V. Grines and O. Pochinka found ([14]) a new obstruction to the existence of a stable arc. To explain it let us represent the dynamics of any Morse – Smale diffeomorphism in the following way (see, for example, [2, 5, 13] and Chapter 2.2 of [16]).

Denote by \(\Omega_{f}^{q},q=0,1,2,3\) the set of periodic points \(p\) such that \(\dim W^{u}_{p}=q\). Then \(A_{f}=W^{u}_{\Omega_{f}^{0}\cup\Omega_{f}^{1}}\) is the connected attractor and \(R_{f}=W^{s}_{\Omega_{f}^{3}\cup\Omega_{f}^{2}}\) is the connected repeller, their topology dimensions being less or equal to 1. The sets \(A_{f}\) and \(R_{f}\) do not intersect; every point of the set \(V_{f}=M^{3}\setminus\left(A_{f}\cup R_{f}\right)\) is wandering and moves under \(f\) from \(R_{f}\) to \(A_{f}\). The orbit space \(\hat{V}_{f}=V_{f}/f\) is called the characteristic space. It is proved (see, for example, Theorem 1.2 of [17]) that a characteristic space is a simple manifold ² . Denote by \(p_{{}_{f}}:V_{f}\to\hat{V}_{f}\) the natural projection.

A heteroclinic intersection of a Morse – Smale diffeomorphism is an intersection of the invariant manifolds of distinct saddle points of this diffeomorphism.

Theorem 7 ([14], Lemma 1).

Let diffeomorphisms \(f,f^{\prime}:M^{3}\to M^{3}\) have no heteroclinic points and let them be joined by a stable arc. Then their characteristic spaces \(\hat{V}_{f},\hat{V}_{f^{\prime}}\) are homeomorphic.

# Information supplied

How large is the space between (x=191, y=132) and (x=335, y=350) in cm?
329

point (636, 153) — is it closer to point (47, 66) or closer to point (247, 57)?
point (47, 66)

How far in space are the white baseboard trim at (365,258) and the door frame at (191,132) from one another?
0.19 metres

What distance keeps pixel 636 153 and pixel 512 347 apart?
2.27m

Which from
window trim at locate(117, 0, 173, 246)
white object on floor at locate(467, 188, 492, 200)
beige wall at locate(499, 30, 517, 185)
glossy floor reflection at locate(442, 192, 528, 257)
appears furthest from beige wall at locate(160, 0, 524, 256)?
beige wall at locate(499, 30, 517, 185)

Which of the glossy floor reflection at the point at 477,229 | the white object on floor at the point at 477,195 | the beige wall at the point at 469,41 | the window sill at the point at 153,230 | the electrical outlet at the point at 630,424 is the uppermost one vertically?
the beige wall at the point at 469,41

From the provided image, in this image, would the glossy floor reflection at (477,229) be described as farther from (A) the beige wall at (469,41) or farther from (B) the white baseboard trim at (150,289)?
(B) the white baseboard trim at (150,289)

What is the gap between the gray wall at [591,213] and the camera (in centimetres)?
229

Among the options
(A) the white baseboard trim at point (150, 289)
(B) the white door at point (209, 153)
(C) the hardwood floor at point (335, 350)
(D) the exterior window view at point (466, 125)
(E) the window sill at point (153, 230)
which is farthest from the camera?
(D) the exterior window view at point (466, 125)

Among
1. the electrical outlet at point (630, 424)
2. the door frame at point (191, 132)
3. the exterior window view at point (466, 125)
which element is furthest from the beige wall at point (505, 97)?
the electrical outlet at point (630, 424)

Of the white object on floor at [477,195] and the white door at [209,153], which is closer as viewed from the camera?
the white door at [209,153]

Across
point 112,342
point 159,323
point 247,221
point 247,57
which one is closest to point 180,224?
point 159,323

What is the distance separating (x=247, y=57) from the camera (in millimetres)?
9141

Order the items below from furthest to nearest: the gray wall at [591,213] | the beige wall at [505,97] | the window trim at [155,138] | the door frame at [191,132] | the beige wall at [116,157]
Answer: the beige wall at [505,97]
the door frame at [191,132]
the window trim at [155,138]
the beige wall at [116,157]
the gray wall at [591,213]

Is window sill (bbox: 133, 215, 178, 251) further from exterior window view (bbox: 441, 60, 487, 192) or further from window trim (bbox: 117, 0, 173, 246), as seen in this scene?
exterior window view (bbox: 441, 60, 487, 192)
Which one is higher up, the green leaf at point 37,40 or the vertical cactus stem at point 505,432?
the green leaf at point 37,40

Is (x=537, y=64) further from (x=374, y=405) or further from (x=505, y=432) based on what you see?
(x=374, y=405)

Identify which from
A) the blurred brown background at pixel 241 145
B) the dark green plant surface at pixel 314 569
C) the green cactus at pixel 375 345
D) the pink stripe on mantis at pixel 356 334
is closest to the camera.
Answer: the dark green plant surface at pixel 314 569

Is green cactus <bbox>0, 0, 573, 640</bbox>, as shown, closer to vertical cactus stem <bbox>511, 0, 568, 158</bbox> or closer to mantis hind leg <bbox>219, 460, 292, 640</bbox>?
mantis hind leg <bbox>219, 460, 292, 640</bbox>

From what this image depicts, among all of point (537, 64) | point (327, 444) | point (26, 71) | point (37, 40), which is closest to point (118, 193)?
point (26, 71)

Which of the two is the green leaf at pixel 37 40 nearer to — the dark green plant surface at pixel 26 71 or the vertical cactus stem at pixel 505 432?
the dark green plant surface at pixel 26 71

# Exercise task
Reproduce the part of the text on Morse – Smale diffeomorphisms that opens with the words "A heteroclinic intersection" and closes with "([14], Lemma 1).", swapping "distinct" for "different".

# Exercise result
A heteroclinic intersection of a Morse – Smale diffeomorphism is an intersection of the invariant manifolds of different saddle points of this diffeomorphism.

Theorem 7 ([14], Lemma 1).